News:

Masm32 SDK description, downloads and other helpful links
Message to All Guests
NB: Posting URL's See here: Posted URL Change

Main Menu

local vs. .data?

Started by Elegant, March 21, 2015, 04:13:55 PM

Previous topic - Next topic

Elegant

Hi guys, new here and just starting out with some assembly. I'm currently trying to port a small x64 project to x86. Naturally, I have the extra registers to contend with. I've been creating creating some .data? variables to counteract this using a push/pop type method for XMMs.

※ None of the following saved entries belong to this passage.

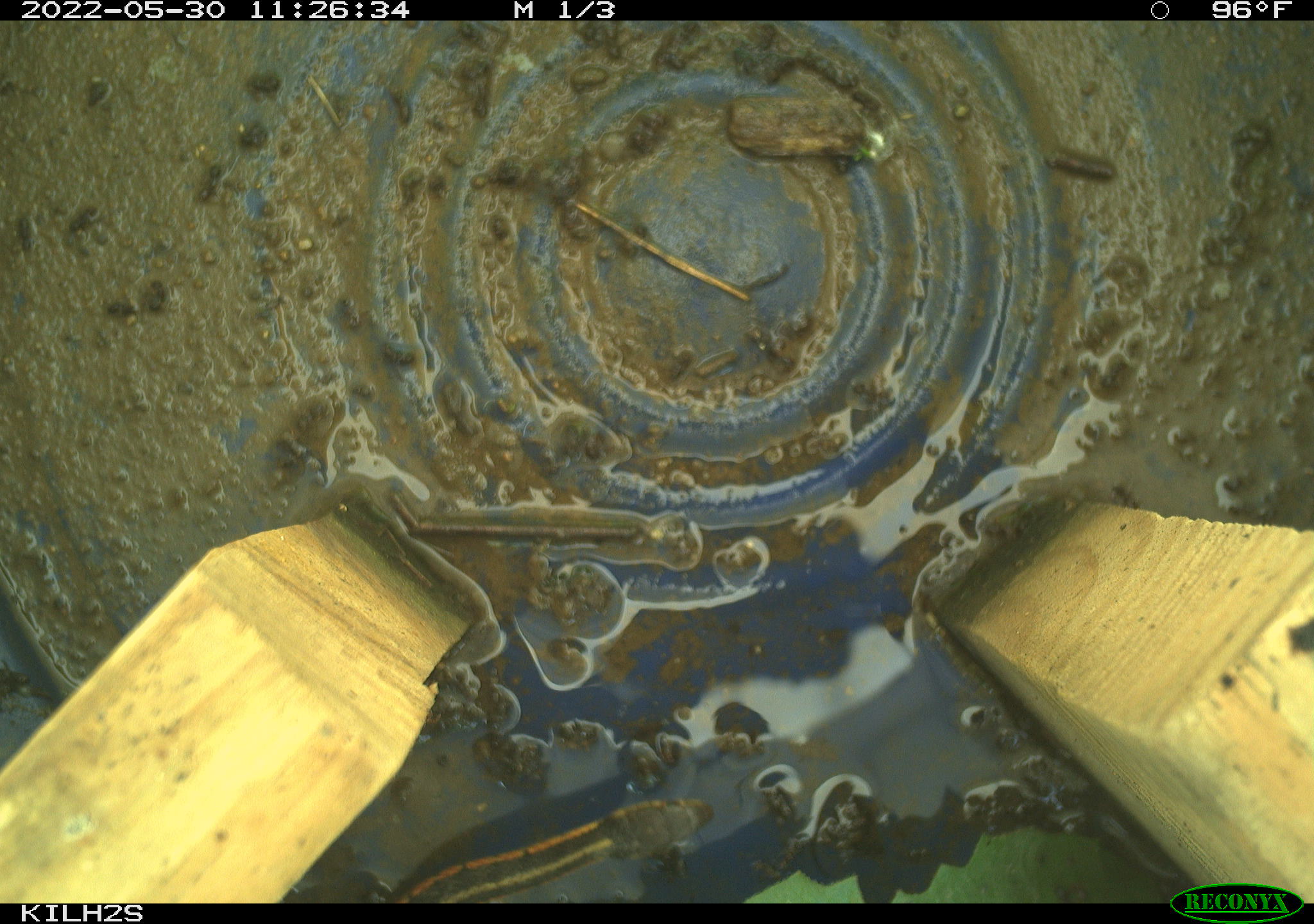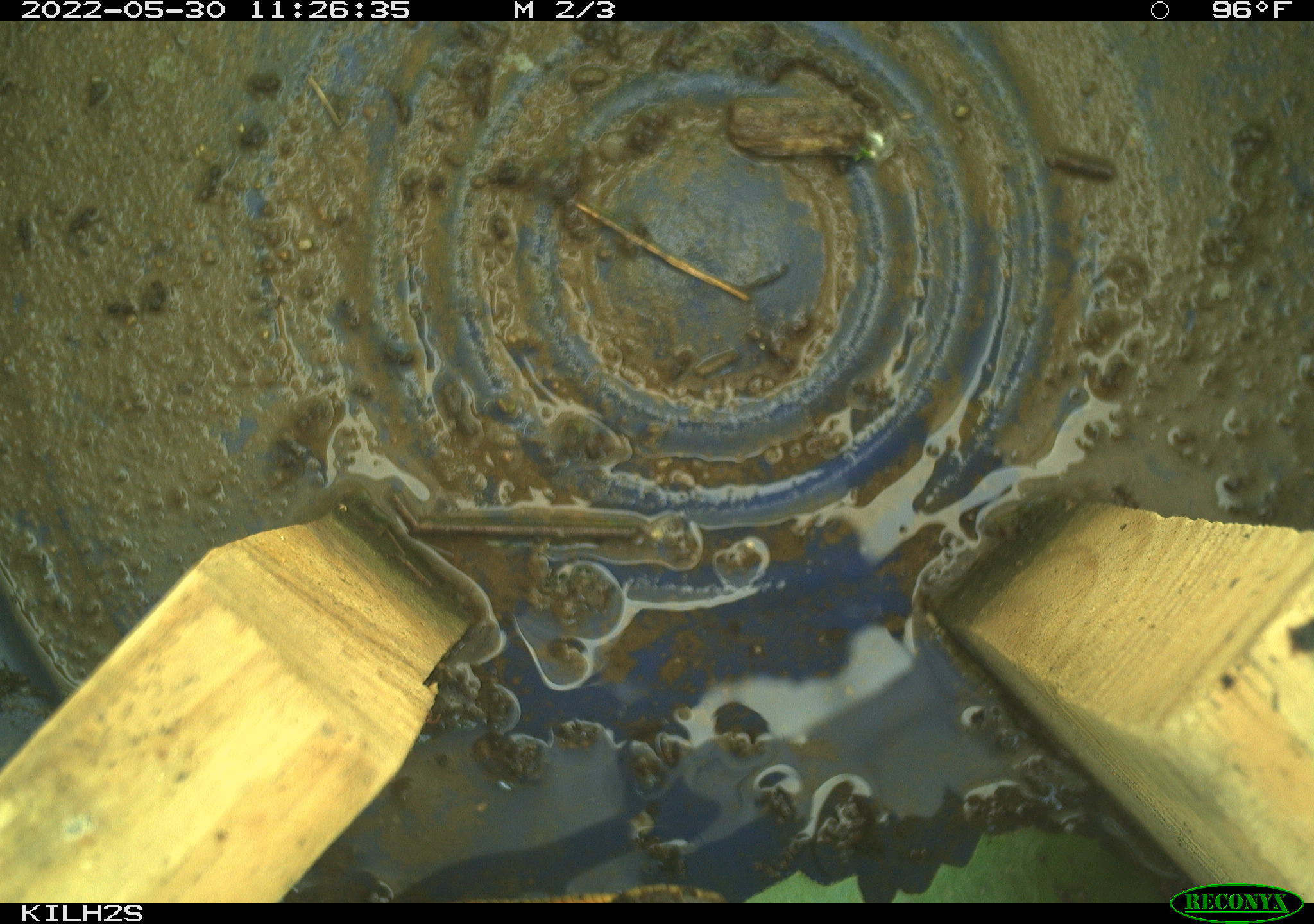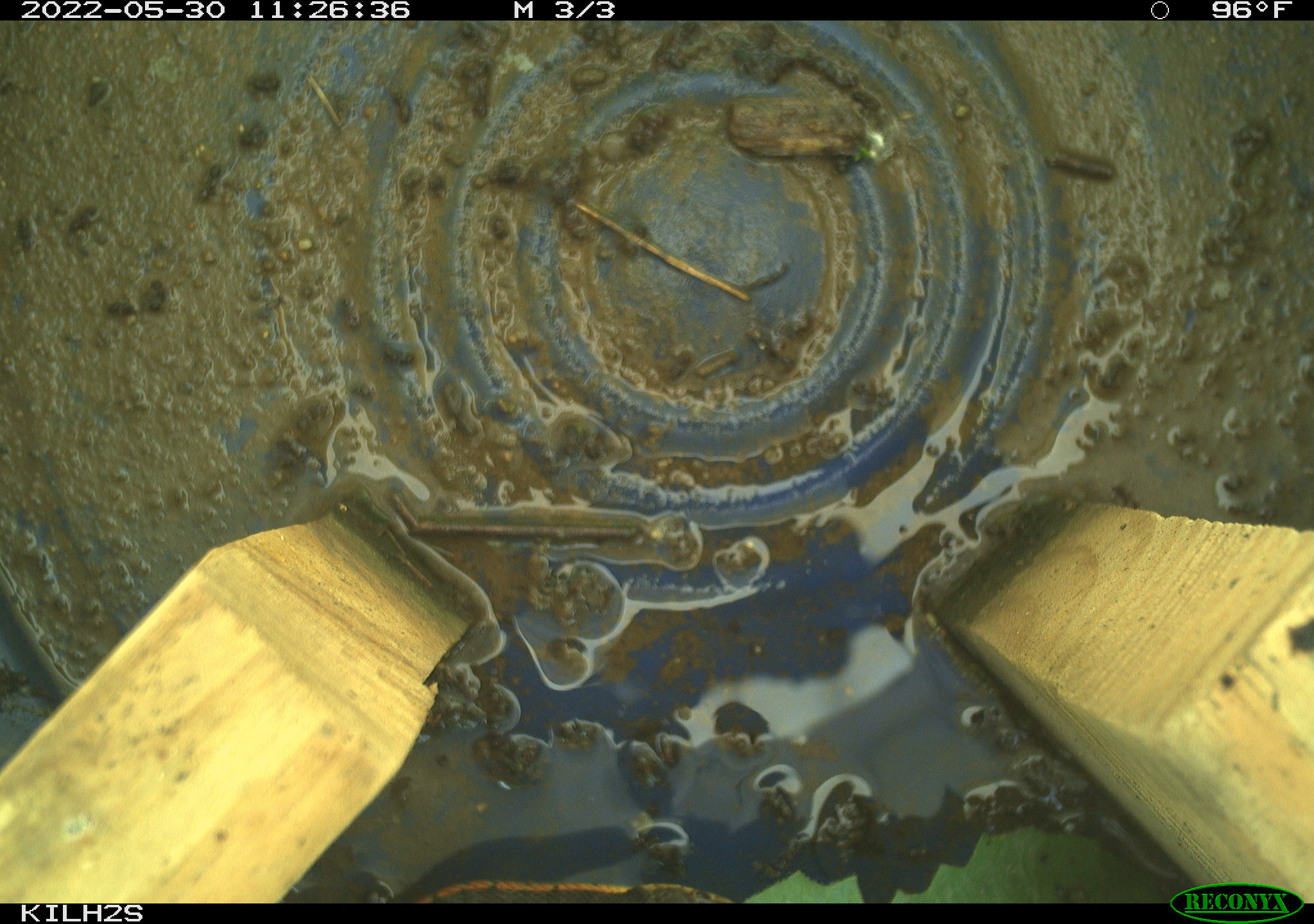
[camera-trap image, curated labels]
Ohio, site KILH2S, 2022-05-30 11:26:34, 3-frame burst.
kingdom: Animalia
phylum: Chordata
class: Reptilia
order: Squamata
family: Colubridae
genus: Thamnophis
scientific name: Thamnophis sirtalis sirtalis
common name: eastern gartersnake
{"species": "eastern gartersnake (Thamnophis sirtalis sirtalis)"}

This solution was working great when I was handle the occasional extra register or two but now I've gotten to a point where I need to account for xmm8-14. I thought I'd give local a go but I never seem to get the correct result but no matter how I set it up I never get the correct result. Should I even be using local?

I've also been wondering that maybe I should consider straight c-code instead of assembly when having to deal with this. Below is an example where the push/pop idea works but when you have to deal with more registers it becomes convoluted very quickly (and doesn't seem to work) and I begin to wonder about performance (if it did ever work).


.data?

align 16

xmm8_var DB 16 DUP (?)
xmm9_var DB 16 DUP (?)



checkOscillation5_SSE2_ASM proc p2p:dword,p1p:dword,s1p:dword,n1p:dword,n2p:dword,dstp:dword,p2_pitch:dword,p1_pitch:dword,s1_pitch:dword,n1_pitch:dword,n2_pitch:dword,dst_pitch:dword,width_:dword,height:dword,thresh:dword

public checkOscillation5_SSE2_ASM

;local xmm8_var[16]:xmmword,xmm9_var[16]:xmmword

mov eax,p2p
mov ebx,p1p
mov edx,s1p
mov edi,n1p
mov esi,n2p
pxor xmm6,xmm6
dec thresh
movd xmm7,thresh
punpcklbw xmm7,xmm7
punpcklwd xmm7,xmm7
punpckldq xmm7,xmm7
punpcklqdq xmm7,xmm7
movdqa xmmword ptr xmm8_var,xmm6 ; push the xmm6 register
movdqa xmmword ptr xmm9_var,xmm7 ; push the xmm7 register
pcmpeqb xmm7, xmm7
psrlw xmm7,15
movdqa xmm6,xmm7
psllw xmm6,8
por xmm7,xmm6
movdqa xmm7,xmmword ptr xmm9_var ; pop the xmm7 register
movdqa xmm6,xmmword ptr xmm8_var ; pop the xmm6 register
...
pminub xmm0,xmmword ptr xmm8_var
pmaxub xmm1,xmmword ptr xmm8_var
...
checkOscillation5_SSE2_ASM endp

sinsi

I don't think that xmm8-xmm15 are available in 32-bit mode.

Elegant

They aren't. That's the point of using my own xmm8_var, it's a variable that is compensating for the lack of xmm8 by pushing to the stack. I'm hoping I can achieve similar results using local instead so that I don't have to continuously push/pop with many variables.

jj2007

A better idea might be to use a frameless proc, and let the fake "lobals" point to a properly aligned .data? area:

OPTION PROLOGUE:NONE
OPTION EPILOGUE:NONE
someproc
LOCAL xm1, xm2
mov ebp, someglobaloffset
OPTION PROLOGUE:PrologueDef
OPTION EPILOGUE:EpilogueDef

MichaelW

This code compares the cycle counts for
   MOVDQA xmm, xmm
and
   MOVDQA xmm, m128
I could not think of any good way to align LOCALs so I just did it by trial and error.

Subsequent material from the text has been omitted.